** Start Record set **

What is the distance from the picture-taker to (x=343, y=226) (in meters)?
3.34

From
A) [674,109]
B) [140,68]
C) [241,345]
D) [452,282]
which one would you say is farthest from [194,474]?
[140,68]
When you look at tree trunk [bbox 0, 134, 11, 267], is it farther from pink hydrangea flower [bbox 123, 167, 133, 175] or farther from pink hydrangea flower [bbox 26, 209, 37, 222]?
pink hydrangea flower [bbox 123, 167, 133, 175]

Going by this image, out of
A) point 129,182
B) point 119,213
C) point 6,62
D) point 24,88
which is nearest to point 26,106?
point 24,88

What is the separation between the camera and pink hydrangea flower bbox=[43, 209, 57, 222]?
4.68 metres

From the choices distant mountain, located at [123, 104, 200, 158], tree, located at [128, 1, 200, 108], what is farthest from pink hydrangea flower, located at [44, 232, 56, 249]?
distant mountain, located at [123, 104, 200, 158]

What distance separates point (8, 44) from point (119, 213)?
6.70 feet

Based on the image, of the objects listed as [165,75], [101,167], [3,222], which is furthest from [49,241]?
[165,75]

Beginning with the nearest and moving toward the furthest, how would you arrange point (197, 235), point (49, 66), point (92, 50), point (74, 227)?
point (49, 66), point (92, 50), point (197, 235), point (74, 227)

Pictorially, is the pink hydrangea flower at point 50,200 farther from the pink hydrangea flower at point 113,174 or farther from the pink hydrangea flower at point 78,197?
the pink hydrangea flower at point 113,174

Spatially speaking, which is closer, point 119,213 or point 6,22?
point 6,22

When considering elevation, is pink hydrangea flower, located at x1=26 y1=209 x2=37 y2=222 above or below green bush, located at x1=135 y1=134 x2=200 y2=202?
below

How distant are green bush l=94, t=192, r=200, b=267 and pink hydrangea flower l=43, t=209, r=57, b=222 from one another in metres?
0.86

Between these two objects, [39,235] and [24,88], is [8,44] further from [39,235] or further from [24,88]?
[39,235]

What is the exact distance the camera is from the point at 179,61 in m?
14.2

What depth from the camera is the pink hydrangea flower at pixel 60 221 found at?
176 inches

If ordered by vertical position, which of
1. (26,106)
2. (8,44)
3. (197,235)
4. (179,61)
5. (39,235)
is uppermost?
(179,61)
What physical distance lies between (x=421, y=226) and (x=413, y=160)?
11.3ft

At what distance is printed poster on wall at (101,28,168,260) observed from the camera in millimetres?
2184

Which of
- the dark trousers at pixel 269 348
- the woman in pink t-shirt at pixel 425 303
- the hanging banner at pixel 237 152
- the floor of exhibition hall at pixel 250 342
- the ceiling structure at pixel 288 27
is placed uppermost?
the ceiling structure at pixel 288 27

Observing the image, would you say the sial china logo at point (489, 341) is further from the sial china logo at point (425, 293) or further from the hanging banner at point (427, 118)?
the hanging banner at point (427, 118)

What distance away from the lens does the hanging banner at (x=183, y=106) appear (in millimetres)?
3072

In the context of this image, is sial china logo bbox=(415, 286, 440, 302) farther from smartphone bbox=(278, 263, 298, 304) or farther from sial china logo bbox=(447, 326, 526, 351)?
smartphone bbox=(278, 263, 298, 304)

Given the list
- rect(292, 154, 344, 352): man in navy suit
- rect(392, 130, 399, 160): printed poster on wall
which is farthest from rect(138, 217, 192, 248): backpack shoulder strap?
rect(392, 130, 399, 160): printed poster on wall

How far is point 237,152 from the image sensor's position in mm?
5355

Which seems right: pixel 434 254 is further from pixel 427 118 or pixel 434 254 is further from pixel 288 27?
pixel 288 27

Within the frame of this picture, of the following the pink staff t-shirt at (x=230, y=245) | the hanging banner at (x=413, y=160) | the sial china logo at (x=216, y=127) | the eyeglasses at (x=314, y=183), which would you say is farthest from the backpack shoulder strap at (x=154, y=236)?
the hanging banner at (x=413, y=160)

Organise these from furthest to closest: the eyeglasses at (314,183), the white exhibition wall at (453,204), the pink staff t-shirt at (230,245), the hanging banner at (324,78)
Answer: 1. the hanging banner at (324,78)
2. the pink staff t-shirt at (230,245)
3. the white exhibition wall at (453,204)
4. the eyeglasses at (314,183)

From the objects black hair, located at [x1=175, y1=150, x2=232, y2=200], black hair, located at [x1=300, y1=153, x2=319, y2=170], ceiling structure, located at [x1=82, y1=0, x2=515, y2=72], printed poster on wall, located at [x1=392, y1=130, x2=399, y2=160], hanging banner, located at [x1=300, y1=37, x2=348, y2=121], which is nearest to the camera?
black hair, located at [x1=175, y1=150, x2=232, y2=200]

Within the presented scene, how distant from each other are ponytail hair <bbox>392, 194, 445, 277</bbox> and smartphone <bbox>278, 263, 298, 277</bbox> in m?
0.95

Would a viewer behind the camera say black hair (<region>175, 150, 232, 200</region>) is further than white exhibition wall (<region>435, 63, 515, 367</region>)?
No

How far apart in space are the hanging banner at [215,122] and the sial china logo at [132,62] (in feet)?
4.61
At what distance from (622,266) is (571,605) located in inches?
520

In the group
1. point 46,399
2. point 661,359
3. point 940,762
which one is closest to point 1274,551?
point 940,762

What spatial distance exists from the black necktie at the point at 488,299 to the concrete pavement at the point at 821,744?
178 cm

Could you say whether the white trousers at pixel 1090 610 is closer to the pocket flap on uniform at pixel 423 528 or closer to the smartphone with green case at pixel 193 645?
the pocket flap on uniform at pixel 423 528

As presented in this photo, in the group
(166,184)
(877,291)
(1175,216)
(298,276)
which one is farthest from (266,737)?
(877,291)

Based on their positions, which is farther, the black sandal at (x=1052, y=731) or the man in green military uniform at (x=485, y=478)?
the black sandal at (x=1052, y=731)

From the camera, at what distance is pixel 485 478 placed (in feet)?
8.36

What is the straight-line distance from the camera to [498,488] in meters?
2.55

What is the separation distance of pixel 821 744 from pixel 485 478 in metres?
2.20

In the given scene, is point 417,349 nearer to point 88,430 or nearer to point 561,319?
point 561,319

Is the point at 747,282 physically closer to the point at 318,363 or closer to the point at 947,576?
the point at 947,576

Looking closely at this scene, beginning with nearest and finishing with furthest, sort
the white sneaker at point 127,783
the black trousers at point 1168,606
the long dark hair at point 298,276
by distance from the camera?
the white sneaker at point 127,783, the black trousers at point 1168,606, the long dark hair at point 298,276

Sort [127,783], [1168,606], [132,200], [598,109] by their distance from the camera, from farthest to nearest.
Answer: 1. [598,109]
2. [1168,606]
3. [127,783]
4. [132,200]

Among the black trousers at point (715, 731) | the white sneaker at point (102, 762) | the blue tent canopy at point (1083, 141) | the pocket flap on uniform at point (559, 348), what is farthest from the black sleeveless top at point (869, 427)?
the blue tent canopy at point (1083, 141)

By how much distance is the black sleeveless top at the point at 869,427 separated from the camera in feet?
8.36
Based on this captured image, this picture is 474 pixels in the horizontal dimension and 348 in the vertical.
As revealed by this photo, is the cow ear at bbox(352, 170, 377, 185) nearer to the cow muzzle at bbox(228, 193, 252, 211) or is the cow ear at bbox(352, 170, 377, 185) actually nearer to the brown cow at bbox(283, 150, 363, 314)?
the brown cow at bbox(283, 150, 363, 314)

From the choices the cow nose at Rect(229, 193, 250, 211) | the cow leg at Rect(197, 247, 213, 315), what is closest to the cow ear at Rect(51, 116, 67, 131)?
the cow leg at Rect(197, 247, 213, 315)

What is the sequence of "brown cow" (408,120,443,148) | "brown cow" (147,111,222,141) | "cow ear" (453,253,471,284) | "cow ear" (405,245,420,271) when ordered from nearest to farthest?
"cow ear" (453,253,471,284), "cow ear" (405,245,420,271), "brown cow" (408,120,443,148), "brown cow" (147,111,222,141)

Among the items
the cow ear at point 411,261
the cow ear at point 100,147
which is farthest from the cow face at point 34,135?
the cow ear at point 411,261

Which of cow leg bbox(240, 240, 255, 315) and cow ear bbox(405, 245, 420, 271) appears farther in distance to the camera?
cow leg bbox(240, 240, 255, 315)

** End Record set **

- What the exercise asks:
Reproduce the listing verbatim from its first line through the line containing "4.68 metres", with both of those lines included.

- Solution to the exercise:
What is the distance from the picture-taker to (x=343, y=226) (in meters)?
3.34

From
A) [674,109]
B) [140,68]
C) [241,345]
D) [452,282]
which one would you say is farthest from [194,474]?
[140,68]
When you look at tree trunk [bbox 0, 134, 11, 267], is it farther from pink hydrangea flower [bbox 123, 167, 133, 175] or farther from pink hydrangea flower [bbox 26, 209, 37, 222]?
pink hydrangea flower [bbox 123, 167, 133, 175]

Going by this image, out of
A) point 129,182
B) point 119,213
C) point 6,62
D) point 24,88
which is nearest to point 26,106?
point 24,88

What is the separation between the camera and pink hydrangea flower bbox=[43, 209, 57, 222]?
4.68 metres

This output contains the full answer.